The items on each list are concrete, vivid; they give the sense of a personality. More than that, though, the format of the list—its teasing combination of revelation and withholding—tells us more about Barthes than his expressed dislike for strawberries and women in slacks (Ludwig Wittgenstein also hated it when women wore trousers). A shape or structure is then bestowed on the fragment by the turn in the paragraph that follows:
I like, I don’t like: this is of no importance to anyone; this, apparently, has no meaning. And yet all this means: my body is not the same as yours. Hence, in this anarchic foam of tastes and distastes, a kind of listless blur, gradually appears the figure of a bodily enigma, requiring complicity or irritation. Here begins the intimidation of the body, which obliges others to endure me liberally, to remain silent and polite confronted by pleasures or rejections which they do not share.

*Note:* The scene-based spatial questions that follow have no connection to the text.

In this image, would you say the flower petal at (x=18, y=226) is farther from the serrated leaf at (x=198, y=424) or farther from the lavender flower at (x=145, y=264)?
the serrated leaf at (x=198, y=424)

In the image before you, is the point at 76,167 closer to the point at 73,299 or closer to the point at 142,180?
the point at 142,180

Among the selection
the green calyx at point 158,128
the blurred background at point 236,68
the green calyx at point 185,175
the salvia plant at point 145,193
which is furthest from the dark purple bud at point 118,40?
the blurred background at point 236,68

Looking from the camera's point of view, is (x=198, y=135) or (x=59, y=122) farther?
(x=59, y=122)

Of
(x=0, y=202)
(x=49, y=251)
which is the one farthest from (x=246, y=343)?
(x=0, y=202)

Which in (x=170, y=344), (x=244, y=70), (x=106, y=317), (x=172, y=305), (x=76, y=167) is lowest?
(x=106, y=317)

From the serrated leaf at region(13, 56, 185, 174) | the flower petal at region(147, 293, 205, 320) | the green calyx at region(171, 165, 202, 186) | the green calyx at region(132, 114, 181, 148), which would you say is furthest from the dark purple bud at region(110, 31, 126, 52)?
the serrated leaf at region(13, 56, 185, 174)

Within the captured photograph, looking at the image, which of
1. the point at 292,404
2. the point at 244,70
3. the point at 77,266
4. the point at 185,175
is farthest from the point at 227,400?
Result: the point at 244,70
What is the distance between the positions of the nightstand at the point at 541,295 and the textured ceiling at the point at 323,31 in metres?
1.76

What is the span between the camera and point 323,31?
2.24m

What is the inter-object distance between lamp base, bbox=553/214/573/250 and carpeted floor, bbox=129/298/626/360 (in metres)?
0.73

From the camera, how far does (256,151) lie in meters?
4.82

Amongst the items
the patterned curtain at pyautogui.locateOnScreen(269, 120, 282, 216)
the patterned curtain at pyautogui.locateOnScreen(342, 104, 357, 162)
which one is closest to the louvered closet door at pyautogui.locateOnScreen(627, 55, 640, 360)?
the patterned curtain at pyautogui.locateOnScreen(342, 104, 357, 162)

(A fly bothers me, I kill it: you kill what bothers you. If I had not killed the fly, it would have been out of pure liberalism: I am liberal in order not to be a killer.)
From “anarchic foam” emerges a figure, and yet it is only “the figure of a bodily enigma”—it is the unreadability of the list rather than its cohesion or comprehensibility that interests Barthes, and the parenthetic aside of the final paragraph represents an arabesque of further definition, one that reminds me of Adorno’s aphoristic suggestion, in Minima Moralia, that “the precondition of tact is convention no longer intact but still present.”9 It is as though Barthes is too courteous to request the reader’s empathy, the inconsequential or unreadable aspects of his notation retaining for the writer a discreet corona of privacy.
Perhaps the clearest contemporary descendant of this Barthes, Barthes the sentence-writer, is the American critic and poet Wayne Koestenbaum; at any rate I cannot think of another writer in English who so strongly combines that level of intellectual sharpness with a baroque, sometimes dandyish style and sensibility. Koestenbaum’s 1995 book Jackie Under My Skin: Interpreting an Icon is difficult to place, generically. It’s cultural criticism, for sure, but it’s also something like a series of prose poems: the cover of the Plume paperback edition I possess features a familiar photograph of Jackie Kennedy in pink pillbox hat and coat against a luridly acidic green background, the colors drawing the eye and calling to mind the Lilly Pulitzer palette. Each short section has a title—“Jackie and Ordinary Objects,” “Jackie and Synesthesia”—and the order of the proceedings is associative, linguistic rather than argument- or narrative-driven in any obvious sense. In musing on how Jackie infuses ordinary objects with meaning, Koestenbaum suggests that press accounts during Jackie’s time in the White House emphasized her association with ordinary things partly “because icon Jackie was herself objectified, a commonplace petite chose in mass consciousness”:
Everything ordinary that Jackie did, owned, or discovered becomes evidence that (1) Jackie is really just one of us, despite her elite veneer; (2) we, despite our relentlessly ordinary lives, are secretly magnificent, because we share plain objects and practices with Jackie; (3) icon Jackie is an unpretentious object in the American home, and that’s why she is fond of ordinary things—she identifies with them. Whatnots are her peer group.10
It’s the last sentence in which Koestenbaum’s distinctive style can most clearly be heard—that mouthy “whatnots” catches the attention (a whatnot is much the same thing as a knick-knack, a tchotchke, but it is a far more evocative term in its own right, an arch little word that seems nonetheless to express something fundamental about language, its strengths and its shortcomings). Our relationship with Jackie, Koestenbaum insists, works by contiguity and association: by the trope of metonymy, in which the part stands for the whole and meaning is created by proximity rather than substitution.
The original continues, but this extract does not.